Thursday, January 29, 2009

Thoughts on Cleaning up the Banks ...

I wanted to share an extract of an e-mail I sent (unsolicited I should add) to the US Treasury Department on January 22, 2009. My suggestion for cleaning up bank balance sheets:

" ... Banking, Capital market and other regulators in the US and Western Europe primarily, first remove any regulatory roadblocks to the following steps:
Banks are offered a window of a few months to, or may even be required to, spin all troubled and potentially troubled assets off at steep discounts to new publicly traded companies that are owned by their current shareholders in the same proportion as they own shares in the main banks. Shareholders do not pay anything for the shares in these spun off companies. While the assets of these companies will have little or even negative current value, the value of their shares cannot obviously reduce to below zero. The cost of administering these holding companies should be minimal and could be borne by the main banks.
These spin offs to be made retrospective to the end of the previous (Dec 2007/March 2008) financial year – allowing for accounts for the remaining operations of the banks to be restated in a manner that enables better estimation of value of the shares of the main banks without the overhang of uncertainty of further write offs.
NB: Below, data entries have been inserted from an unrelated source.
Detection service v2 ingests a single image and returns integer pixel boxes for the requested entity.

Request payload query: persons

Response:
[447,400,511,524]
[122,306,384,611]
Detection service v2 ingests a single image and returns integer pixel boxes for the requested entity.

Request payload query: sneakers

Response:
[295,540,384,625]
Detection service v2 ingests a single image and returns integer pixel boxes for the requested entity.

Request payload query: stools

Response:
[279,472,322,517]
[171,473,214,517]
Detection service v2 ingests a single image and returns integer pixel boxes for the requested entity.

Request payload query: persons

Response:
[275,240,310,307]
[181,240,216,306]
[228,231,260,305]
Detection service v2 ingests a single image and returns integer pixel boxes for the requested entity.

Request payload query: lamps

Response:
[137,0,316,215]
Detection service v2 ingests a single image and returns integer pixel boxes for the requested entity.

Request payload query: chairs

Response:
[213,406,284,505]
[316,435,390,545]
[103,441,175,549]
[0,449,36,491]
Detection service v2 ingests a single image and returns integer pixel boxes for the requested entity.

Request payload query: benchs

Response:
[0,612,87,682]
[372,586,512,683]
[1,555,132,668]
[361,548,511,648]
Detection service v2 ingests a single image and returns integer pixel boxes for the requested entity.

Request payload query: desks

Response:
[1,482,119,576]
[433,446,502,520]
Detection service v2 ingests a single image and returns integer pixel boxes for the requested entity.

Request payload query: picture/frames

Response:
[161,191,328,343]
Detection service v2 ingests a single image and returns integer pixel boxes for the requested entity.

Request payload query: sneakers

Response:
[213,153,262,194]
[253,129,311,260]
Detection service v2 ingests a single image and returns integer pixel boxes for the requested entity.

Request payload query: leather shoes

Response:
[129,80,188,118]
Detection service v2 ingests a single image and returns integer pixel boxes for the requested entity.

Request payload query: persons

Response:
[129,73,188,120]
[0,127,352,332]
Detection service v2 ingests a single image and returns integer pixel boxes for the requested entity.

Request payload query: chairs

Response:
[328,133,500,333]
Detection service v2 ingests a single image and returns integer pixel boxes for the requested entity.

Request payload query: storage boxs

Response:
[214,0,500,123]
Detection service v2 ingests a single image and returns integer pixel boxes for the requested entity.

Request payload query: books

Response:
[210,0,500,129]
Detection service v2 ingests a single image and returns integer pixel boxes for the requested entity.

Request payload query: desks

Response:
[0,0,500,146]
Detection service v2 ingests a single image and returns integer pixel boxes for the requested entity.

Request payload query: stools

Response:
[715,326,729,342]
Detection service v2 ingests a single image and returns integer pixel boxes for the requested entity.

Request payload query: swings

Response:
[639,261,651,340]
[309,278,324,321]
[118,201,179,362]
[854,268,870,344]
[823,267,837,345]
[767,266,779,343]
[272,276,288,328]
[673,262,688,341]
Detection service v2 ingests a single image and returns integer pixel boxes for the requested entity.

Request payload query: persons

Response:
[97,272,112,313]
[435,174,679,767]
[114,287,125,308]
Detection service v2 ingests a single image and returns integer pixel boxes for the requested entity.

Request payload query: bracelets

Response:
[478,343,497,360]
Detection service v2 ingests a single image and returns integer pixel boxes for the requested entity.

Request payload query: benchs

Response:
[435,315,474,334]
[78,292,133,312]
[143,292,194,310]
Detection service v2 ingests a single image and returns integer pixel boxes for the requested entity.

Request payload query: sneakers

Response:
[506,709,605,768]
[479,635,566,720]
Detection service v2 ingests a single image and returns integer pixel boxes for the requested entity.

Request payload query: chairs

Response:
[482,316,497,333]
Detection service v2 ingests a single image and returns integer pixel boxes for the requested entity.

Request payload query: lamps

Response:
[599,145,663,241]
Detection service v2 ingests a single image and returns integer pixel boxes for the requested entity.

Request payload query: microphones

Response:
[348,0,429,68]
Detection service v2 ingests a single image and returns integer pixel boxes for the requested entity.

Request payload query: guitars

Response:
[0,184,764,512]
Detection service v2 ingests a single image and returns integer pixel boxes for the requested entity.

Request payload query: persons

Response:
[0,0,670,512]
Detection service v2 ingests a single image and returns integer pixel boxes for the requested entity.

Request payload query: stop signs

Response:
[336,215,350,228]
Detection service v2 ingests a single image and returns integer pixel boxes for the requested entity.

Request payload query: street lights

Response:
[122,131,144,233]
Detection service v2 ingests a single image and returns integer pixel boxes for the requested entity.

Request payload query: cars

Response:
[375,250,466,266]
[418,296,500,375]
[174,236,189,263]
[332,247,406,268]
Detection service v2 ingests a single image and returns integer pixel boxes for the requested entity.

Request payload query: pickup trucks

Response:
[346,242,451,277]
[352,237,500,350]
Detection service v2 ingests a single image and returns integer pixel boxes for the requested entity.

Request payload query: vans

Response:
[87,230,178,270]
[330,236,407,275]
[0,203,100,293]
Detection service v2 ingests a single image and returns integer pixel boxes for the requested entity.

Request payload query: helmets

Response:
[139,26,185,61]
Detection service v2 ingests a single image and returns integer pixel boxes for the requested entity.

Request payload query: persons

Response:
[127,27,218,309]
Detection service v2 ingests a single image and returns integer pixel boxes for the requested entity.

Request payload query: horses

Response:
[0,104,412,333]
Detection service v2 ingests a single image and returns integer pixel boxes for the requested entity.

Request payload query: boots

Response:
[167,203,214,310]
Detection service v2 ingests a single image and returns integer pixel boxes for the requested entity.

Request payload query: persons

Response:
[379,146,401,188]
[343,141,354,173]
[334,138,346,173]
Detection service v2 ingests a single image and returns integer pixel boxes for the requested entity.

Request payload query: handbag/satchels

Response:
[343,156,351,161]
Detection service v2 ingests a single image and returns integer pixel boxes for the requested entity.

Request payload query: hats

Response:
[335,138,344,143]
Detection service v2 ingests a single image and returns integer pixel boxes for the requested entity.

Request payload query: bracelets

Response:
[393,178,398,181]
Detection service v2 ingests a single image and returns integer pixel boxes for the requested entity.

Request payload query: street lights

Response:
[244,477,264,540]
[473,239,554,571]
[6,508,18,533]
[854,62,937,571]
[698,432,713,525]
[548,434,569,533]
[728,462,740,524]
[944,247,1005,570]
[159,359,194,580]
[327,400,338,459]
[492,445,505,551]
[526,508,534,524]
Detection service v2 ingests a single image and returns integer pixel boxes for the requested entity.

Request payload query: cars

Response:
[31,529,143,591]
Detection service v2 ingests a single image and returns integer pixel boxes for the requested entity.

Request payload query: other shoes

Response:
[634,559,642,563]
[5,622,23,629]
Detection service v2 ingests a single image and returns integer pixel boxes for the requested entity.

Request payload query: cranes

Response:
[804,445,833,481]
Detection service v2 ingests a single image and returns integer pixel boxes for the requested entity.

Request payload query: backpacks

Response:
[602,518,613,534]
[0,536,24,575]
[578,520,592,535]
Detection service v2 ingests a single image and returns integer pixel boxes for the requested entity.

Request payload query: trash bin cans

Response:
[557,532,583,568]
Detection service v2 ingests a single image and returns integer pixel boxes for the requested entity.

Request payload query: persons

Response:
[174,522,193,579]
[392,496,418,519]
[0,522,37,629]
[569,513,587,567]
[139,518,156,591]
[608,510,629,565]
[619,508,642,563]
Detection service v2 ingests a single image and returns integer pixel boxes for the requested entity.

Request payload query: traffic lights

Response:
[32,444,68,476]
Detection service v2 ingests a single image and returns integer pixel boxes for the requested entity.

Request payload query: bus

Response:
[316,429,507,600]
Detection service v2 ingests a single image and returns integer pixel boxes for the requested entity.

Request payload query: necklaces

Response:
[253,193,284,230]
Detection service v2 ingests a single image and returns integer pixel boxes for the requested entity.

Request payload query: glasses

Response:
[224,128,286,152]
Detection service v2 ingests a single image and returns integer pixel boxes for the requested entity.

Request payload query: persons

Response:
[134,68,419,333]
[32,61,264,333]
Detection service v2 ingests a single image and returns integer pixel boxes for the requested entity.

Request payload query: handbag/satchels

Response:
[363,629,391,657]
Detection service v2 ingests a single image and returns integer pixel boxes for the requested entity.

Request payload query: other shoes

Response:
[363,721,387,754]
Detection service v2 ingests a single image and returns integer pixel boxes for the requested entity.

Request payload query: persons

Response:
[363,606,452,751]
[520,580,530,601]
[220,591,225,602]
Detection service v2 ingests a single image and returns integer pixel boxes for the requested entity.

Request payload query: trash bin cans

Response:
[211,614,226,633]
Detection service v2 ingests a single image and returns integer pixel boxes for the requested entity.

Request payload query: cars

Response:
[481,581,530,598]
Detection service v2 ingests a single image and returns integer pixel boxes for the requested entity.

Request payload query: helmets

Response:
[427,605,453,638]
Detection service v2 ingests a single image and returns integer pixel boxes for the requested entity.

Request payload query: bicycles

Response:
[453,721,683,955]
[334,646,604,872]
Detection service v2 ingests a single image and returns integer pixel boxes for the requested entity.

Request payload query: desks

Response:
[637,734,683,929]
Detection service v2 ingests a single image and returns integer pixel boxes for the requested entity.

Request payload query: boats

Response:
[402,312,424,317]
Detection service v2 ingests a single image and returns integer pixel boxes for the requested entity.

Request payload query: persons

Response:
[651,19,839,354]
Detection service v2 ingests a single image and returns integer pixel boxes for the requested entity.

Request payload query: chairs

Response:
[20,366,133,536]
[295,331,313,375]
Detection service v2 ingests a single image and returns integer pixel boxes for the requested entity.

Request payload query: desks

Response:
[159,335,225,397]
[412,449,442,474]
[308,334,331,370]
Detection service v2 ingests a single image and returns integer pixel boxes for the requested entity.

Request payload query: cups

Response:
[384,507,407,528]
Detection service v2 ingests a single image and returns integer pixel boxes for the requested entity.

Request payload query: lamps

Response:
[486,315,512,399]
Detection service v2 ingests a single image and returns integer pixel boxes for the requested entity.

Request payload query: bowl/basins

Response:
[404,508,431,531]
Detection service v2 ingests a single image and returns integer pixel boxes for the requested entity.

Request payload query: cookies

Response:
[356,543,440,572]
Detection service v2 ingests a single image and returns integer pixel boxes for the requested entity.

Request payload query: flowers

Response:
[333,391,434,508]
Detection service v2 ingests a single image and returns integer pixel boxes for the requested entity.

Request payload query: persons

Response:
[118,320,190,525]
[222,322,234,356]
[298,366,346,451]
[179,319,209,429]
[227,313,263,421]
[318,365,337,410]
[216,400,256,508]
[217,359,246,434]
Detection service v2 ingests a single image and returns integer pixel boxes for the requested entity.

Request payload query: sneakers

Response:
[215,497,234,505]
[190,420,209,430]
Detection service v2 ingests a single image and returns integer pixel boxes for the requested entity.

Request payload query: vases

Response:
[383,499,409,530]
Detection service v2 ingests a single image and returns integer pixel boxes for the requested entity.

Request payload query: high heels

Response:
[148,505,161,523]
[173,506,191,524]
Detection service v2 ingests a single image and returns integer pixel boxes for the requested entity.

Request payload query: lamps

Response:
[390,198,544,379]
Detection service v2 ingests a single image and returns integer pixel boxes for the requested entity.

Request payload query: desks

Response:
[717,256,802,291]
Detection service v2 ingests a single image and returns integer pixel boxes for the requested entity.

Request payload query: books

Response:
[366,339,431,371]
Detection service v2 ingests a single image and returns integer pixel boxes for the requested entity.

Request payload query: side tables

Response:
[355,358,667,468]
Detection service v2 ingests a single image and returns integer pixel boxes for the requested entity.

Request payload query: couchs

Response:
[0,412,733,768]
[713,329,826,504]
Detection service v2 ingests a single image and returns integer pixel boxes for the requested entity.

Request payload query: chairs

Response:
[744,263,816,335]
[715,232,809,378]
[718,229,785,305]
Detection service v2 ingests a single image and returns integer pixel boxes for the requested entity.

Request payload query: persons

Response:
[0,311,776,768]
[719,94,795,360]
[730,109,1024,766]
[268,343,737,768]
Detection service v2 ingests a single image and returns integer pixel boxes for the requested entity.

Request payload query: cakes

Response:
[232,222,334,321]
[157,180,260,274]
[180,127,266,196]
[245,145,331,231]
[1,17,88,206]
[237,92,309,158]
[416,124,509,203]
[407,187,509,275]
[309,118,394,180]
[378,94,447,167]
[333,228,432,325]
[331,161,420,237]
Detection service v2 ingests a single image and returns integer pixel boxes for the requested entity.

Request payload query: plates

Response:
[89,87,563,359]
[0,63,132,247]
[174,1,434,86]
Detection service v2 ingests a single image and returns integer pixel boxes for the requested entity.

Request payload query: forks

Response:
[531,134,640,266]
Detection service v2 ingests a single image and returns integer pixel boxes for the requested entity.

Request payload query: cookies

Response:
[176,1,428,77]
Also, the balance sheets of the remaining operations should generally provide for less onerous capital raising requirements to meet capital adequacy requirements in a time of scarcity of capital. While the losses on transfer of the toxic/troubled assets will be significant these could be amortized over a few years and investor sentiment would be mitigated somewhat by the clarity on remaining operations and the removal of the overhang.
Any recoveries from or sale of the troubled assets by the spun off companies to be distributed among shareholders. Economic recovery should also lead to some increase in value of the shares of the spun off/holding companies. ..."

As always, comments much appreciated.